BEGIN SUPPLIED RECORDS

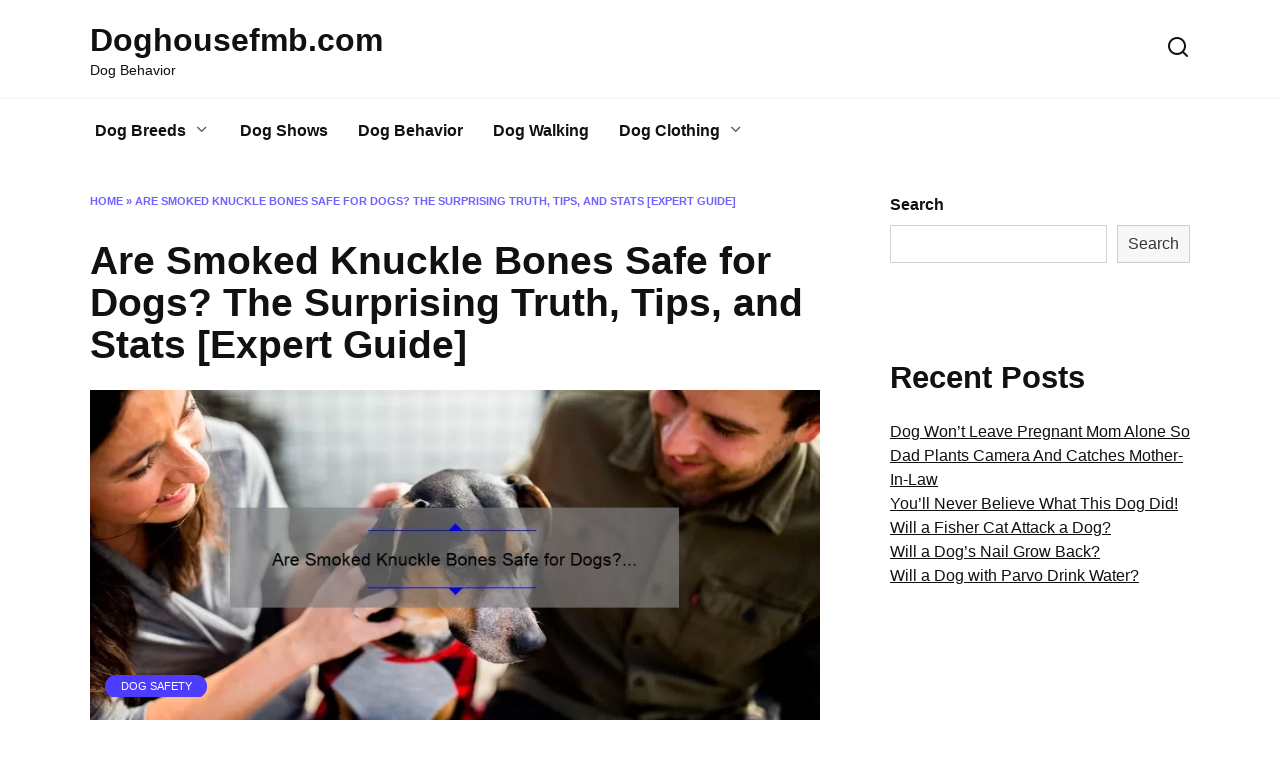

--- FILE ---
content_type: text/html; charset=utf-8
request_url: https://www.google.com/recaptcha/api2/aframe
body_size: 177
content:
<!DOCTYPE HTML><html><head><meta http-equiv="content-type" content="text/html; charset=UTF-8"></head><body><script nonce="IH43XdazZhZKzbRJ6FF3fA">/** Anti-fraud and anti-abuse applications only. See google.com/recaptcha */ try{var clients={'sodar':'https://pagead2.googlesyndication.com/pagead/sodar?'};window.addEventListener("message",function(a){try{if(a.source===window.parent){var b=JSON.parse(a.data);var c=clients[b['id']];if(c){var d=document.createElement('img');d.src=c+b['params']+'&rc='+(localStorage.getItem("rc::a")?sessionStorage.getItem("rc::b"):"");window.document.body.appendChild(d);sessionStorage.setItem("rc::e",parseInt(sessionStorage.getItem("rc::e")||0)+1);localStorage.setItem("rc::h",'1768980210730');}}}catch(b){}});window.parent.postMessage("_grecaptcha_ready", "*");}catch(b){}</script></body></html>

END SUPPLIED RECORDS

## WHAT IS NEEDED
All that is wanted is an exact copy of the lines from the line holding "request_url: https://www.google.com/recaptcha/api2/aframe" through the end of the material above, including both.

## ANSWER FOR THE TASK
request_url: https://www.google.com/recaptcha/api2/aframe
body_size: 177
content:
<!DOCTYPE HTML><html><head><meta http-equiv="content-type" content="text/html; charset=UTF-8"></head><body><script nonce="IH43XdazZhZKzbRJ6FF3fA">/** Anti-fraud and anti-abuse applications only. See google.com/recaptcha */ try{var clients={'sodar':'https://pagead2.googlesyndication.com/pagead/sodar?'};window.addEventListener("message",function(a){try{if(a.source===window.parent){var b=JSON.parse(a.data);var c=clients[b['id']];if(c){var d=document.createElement('img');d.src=c+b['params']+'&rc='+(localStorage.getItem("rc::a")?sessionStorage.getItem("rc::b"):"");window.document.body.appendChild(d);sessionStorage.setItem("rc::e",parseInt(sessionStorage.getItem("rc::e")||0)+1);localStorage.setItem("rc::h",'1768980210730');}}}catch(b){}});window.parent.postMessage("_grecaptcha_ready", "*");}catch(b){}</script></body></html>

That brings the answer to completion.